Not only does it have a working ICL 2900 mainframe, a bunch of PDP-11s and an air traffic control station that was in daily use at West Drayton just a few years ago, there's also a room containing all the personal computers you had as a kid - and they all still work and you can play with them...
Most famously though, the museum is home to a reconstruction of Colossus, the world's first programmable electronic digital computer. The original Colossus was built in 1944 to crack the Lorenz ciphers used by the German high command, but its existence was kept top secret for 30 years.
Why was it kept secret for so long? Because it was known that the Allies had broken Enigma, yet long after the war some countries were still using Lorenz-type ciphers, described by computer historian and Colossus rebuilder Tony Sale (seen above) as "a million times stronger than Enigma", not realising that the Bletchley Park experts had cracked that too.
That's why while the official line was that all ten of the Colossus machines built were dismantled on Churchill's orders in 1946, it wasn't true. A couple were spirited away to GCHQ - Tony Sale understands that one was still running in Cheltenham in the early 1960s - and it's also rumoured that one ended up in the possession of the US National Security Administration (NSA).
Now though, the museum needs help. It's trying to raise a £7 million endowment, which museum trustee Jon Fell says should be enough to keep it running into the future. Among the first corporate sponsors to sign up were IBM and PGP, but more are still needed.
Fell stresses that the museum, which currently opens on three afternoons a week, wants to have as much as possible of its collection not just working, but usable by visitors.
"The aim is to produce an educational experience, to get people thinking how computing affects their lives - both the good things and the risks," he says.
"We hope this will be an inspiration for young people who come in to learn about computers, helping them get a perspective on the technology we have today," adds IBM's Andrew Hart.

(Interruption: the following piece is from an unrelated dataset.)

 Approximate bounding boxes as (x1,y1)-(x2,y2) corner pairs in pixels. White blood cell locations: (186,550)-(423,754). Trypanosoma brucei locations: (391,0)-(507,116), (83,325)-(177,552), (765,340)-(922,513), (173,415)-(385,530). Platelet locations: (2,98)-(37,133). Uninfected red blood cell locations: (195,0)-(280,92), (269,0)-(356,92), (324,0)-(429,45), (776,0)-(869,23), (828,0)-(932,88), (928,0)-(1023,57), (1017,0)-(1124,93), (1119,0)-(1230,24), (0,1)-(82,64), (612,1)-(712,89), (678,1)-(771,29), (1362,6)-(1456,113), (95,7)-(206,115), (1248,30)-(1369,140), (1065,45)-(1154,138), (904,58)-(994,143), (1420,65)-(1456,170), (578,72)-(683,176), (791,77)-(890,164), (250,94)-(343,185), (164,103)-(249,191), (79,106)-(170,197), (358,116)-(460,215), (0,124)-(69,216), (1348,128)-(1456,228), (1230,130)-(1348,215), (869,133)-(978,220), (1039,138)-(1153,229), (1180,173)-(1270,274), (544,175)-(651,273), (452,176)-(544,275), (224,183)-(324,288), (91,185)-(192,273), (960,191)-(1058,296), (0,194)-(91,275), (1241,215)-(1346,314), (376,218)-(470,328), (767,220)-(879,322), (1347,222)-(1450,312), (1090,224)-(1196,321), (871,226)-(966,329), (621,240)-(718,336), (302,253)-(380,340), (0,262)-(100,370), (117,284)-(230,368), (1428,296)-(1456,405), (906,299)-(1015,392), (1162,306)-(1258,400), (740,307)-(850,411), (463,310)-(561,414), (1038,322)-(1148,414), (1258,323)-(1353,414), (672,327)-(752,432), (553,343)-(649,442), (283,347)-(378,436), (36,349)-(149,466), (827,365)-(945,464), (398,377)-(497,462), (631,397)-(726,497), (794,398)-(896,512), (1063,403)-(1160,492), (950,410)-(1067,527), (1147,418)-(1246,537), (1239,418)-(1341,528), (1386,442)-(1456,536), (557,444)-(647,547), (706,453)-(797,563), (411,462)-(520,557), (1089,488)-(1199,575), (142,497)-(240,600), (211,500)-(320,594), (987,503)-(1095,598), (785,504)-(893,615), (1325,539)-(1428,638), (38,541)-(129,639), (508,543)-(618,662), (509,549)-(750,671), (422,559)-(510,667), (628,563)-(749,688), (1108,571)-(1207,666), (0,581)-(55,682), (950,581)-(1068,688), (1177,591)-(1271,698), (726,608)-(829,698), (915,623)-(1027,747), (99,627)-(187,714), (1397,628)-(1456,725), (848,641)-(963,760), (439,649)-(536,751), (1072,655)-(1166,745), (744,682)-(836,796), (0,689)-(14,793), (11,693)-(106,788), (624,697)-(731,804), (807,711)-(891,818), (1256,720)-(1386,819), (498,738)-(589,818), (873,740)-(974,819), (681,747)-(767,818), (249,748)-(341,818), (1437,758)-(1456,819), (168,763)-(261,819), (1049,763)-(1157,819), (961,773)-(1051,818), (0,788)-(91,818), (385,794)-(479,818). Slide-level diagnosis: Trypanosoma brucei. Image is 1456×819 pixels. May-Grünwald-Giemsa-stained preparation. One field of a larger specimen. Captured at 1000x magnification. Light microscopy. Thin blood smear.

PGP's Phil Dunkelberger agrees: "Today we live in a disposable society that forgets its past, and as everyone knows, if you forget your past, you're destined to repeat it."
He described the museum's campaign for funding as "the call of a debt that is owed by anyone in the IT industry. For example, we as PGP would not have a business today without the work done here at Bletchley - it was the on-ramp for many of the ideas we reply on today."
Although entrance to the computing museum is covered by the £6 to £10 entry fee to Bletchley Park, where it occupies the WW2 buildings which originally housed Colossus no. 9, it's a separate organisation.
(Indeed, Bletchley Park has its own funding appeals. In particular, it needs funds to preserve the famous wooden huts where the wartime codebreakers worked, but which were never designed to last this long, for all that they're now listed historic buildings.)
Does the UK need three computer museums? Perhaps not - and with the MoC currently in storage, and the CCH only open by appointment, consolidation could make a lot of sense. However, the three collections - plus a fourth display of computer exhibits at the Science Museum in London - all have subtly different aims, and of course different sponsors and backers, so I won't hold my breath waiting for it to happen.
In the mean time, get yourself over to Bletchley Park and learn just how much today's IT owes to those wartime pioneers. Weekends look the best times to visit, as more of it is open then. If you can't visit in person, you can donate to both the campaigns online.